A typo, introduced by commit f11ac8db, in the nfs_direct_write()
routine causes writes with O_DIRECT set to fail with a ENOMEM error.
Found-by: Jeff Layton <[email protected]>
Signed-off-by: Steve Dickson <[email protected]>
---
fs/nfs/direct.c | 2 +-
1 files changed, 1 insertions(+), 1 deletions(-)
diff --git a/fs/nfs/direct.c b/fs/nfs/direct.c
index 064a809..84d3c8b 100644
--- a/fs/nfs/direct.c
+++ b/fs/nfs/direct.c
@@ -873,7 +873,7 @@ static ssize_t nfs_direct_write(struct kiocb *iocb, const struct iovec *iov,
dreq->inode = inode;
dreq->ctx = get_nfs_open_context(nfs_file_open_context(iocb->ki_filp));
dreq->l_ctx = nfs_get_lock_context(dreq->ctx);
- if (dreq->l_ctx != NULL)
+ if (dreq->l_ctx == NULL)
goto out_release;
if (!is_sync_kiocb(iocb))
dreq->iocb = iocb;
--
1.7.2.3
On Thu, 2010-10-28 at 08:38 -0400, Christoph Hellwig wrote:
> On Thu, Oct 28, 2010 at 08:17:54AM -0400, Steve Dickson wrote:
> > A typo, introduced by commit f11ac8db, in the nfs_direct_write()
> > routine causes writes with O_DIRECT set to fail with a ENOMEM error.
>
> I guess someone should run xfstests on nfs more regularly :)

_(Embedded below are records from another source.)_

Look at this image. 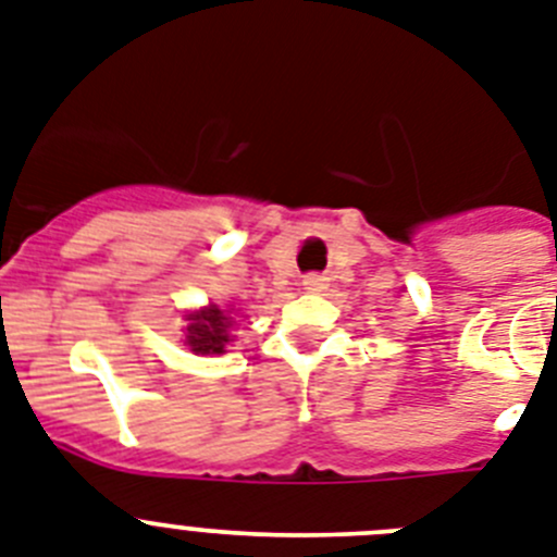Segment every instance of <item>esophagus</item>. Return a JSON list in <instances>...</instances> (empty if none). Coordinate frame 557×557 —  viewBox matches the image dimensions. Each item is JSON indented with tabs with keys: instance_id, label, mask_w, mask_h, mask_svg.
Segmentation results:
<instances>
[{
	"instance_id": "34e87169",
	"label": "esophagus",
	"mask_w": 557,
	"mask_h": 557,
	"mask_svg": "<svg viewBox=\"0 0 557 557\" xmlns=\"http://www.w3.org/2000/svg\"><path fill=\"white\" fill-rule=\"evenodd\" d=\"M302 286H306L308 292H320V288L325 286V280H322V277H317V274H311V277H306V280H302Z\"/></svg>"
}]
</instances>
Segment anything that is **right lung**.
<instances>
[{
	"mask_svg": "<svg viewBox=\"0 0 557 557\" xmlns=\"http://www.w3.org/2000/svg\"><path fill=\"white\" fill-rule=\"evenodd\" d=\"M232 325L235 317L232 311H223L218 306H207L200 311L186 314V339L189 350L207 357V354H223L226 343H232Z\"/></svg>",
	"mask_w": 557,
	"mask_h": 557,
	"instance_id": "add662e5",
	"label": "right lung"
}]
</instances>
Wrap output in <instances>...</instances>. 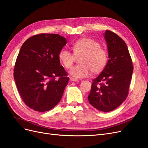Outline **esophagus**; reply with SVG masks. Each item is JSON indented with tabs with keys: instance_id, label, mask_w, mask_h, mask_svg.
Wrapping results in <instances>:
<instances>
[{
	"instance_id": "obj_1",
	"label": "esophagus",
	"mask_w": 148,
	"mask_h": 148,
	"mask_svg": "<svg viewBox=\"0 0 148 148\" xmlns=\"http://www.w3.org/2000/svg\"><path fill=\"white\" fill-rule=\"evenodd\" d=\"M70 79L71 82H77L78 80V79L73 78V77H70Z\"/></svg>"
}]
</instances>
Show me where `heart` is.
Masks as SVG:
<instances>
[{
    "mask_svg": "<svg viewBox=\"0 0 148 148\" xmlns=\"http://www.w3.org/2000/svg\"><path fill=\"white\" fill-rule=\"evenodd\" d=\"M73 53L66 49H62L59 53V59L66 69L72 66L76 56L79 57L80 64L73 66L69 71L70 75L75 78L86 77L91 73L101 72L107 65L108 54L101 47V44L91 38H82L72 44Z\"/></svg>",
    "mask_w": 148,
    "mask_h": 148,
    "instance_id": "1",
    "label": "heart"
}]
</instances>
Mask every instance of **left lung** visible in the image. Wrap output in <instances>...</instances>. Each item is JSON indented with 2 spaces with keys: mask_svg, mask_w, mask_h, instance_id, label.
Segmentation results:
<instances>
[{
  "mask_svg": "<svg viewBox=\"0 0 148 148\" xmlns=\"http://www.w3.org/2000/svg\"><path fill=\"white\" fill-rule=\"evenodd\" d=\"M104 38L109 60L104 69L92 80L88 96L89 102L97 110L115 109L128 96L133 66L126 43L117 34L106 30Z\"/></svg>",
  "mask_w": 148,
  "mask_h": 148,
  "instance_id": "1",
  "label": "left lung"
}]
</instances>
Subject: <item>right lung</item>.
Returning <instances> with one entry per match:
<instances>
[{"instance_id":"obj_1","label":"right lung","mask_w":148,"mask_h":148,"mask_svg":"<svg viewBox=\"0 0 148 148\" xmlns=\"http://www.w3.org/2000/svg\"><path fill=\"white\" fill-rule=\"evenodd\" d=\"M66 42L57 34L42 33L28 38L20 49L13 75L21 99L34 110L52 109L63 96L69 78L59 53Z\"/></svg>"}]
</instances>
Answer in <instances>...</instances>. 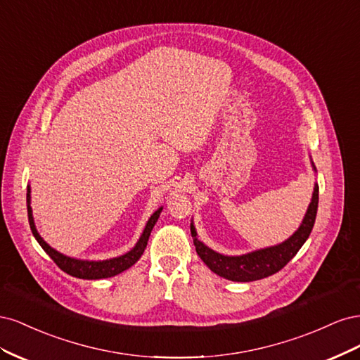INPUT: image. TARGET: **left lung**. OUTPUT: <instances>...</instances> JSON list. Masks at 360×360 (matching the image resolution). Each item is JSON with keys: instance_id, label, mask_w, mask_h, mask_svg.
I'll return each mask as SVG.
<instances>
[{"instance_id": "8db88e82", "label": "left lung", "mask_w": 360, "mask_h": 360, "mask_svg": "<svg viewBox=\"0 0 360 360\" xmlns=\"http://www.w3.org/2000/svg\"><path fill=\"white\" fill-rule=\"evenodd\" d=\"M314 167V163H312ZM315 171V167H314ZM319 209V184L314 186V193L311 204L304 214L300 226L297 231L294 233L285 242H282L276 246H270L264 249L254 250L245 255L238 257H228L214 252L213 249L207 248L202 242L198 240L197 231H195L193 224H191V233L193 238L195 249L197 254L204 263L209 266L212 271L219 275L225 279L236 281V282H250L267 278L270 275L276 274L282 267H284L288 261L299 252V249L307 242L309 237L312 226L315 222V216H317Z\"/></svg>"}]
</instances>
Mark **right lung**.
Listing matches in <instances>:
<instances>
[{
  "label": "right lung",
  "mask_w": 360,
  "mask_h": 360,
  "mask_svg": "<svg viewBox=\"0 0 360 360\" xmlns=\"http://www.w3.org/2000/svg\"><path fill=\"white\" fill-rule=\"evenodd\" d=\"M31 189L28 186L27 189V210H28V222H30V228L32 231V236L36 237V240L39 242V245L43 248V250L53 259L63 271H66L68 275L79 278V279H103V278H111L115 276L122 271L127 270L130 266H134L136 261L143 255L144 249L147 246L148 237L151 230H153L155 224L159 219V214L162 212V207L150 216V219L144 228L143 234H141L138 243L135 245L134 249H130L127 254L117 257V258H111V259H103V261H86V259H76V258H70L60 254L58 250H56L53 248H51L43 238L40 237V234L36 230L34 225V219H32V210H31V195H30Z\"/></svg>",
  "instance_id": "1"
}]
</instances>
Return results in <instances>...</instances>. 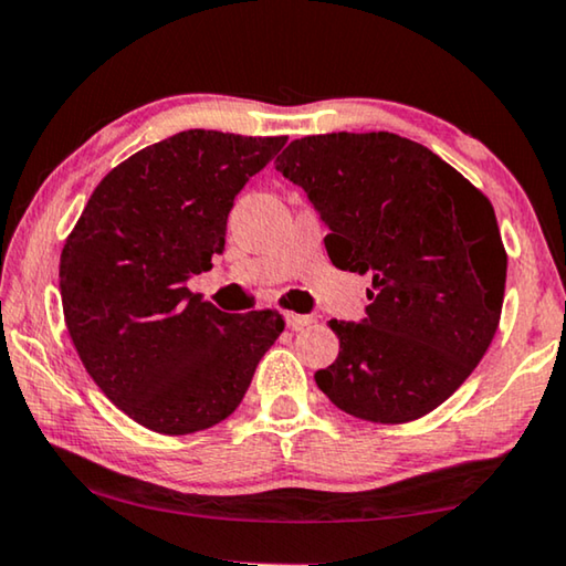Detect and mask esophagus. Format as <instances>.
<instances>
[{"label":"esophagus","instance_id":"obj_1","mask_svg":"<svg viewBox=\"0 0 566 566\" xmlns=\"http://www.w3.org/2000/svg\"><path fill=\"white\" fill-rule=\"evenodd\" d=\"M284 319H286V327L294 329V332L302 329V327H307V325H312V322H315L310 315H297V312H286Z\"/></svg>","mask_w":566,"mask_h":566}]
</instances>
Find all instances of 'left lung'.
Returning <instances> with one entry per match:
<instances>
[{
  "instance_id": "obj_1",
  "label": "left lung",
  "mask_w": 566,
  "mask_h": 566,
  "mask_svg": "<svg viewBox=\"0 0 566 566\" xmlns=\"http://www.w3.org/2000/svg\"><path fill=\"white\" fill-rule=\"evenodd\" d=\"M276 170L325 221L332 264L370 272L363 322L329 319L339 355L317 388L373 423L423 418L461 388L501 319L506 251L491 201L396 133L292 140Z\"/></svg>"
}]
</instances>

Sigh, yes... I should set up a VM to run all the test suites on a
regular basis...
Trond
On Thu, 2010-10-28 at 09:55 -0400, Jeff Layton wrote:
> On Thu, 28 Oct 2010 08:34:35 -0400
> Jeff Layton <[email protected]> wrote:
>
> > On Thu, 28 Oct 2010 08:17:54 -0400
> > Steve Dickson <[email protected]> wrote:
> >
> > > A typo, introduced by commit f11ac8db, in the nfs_direct_write()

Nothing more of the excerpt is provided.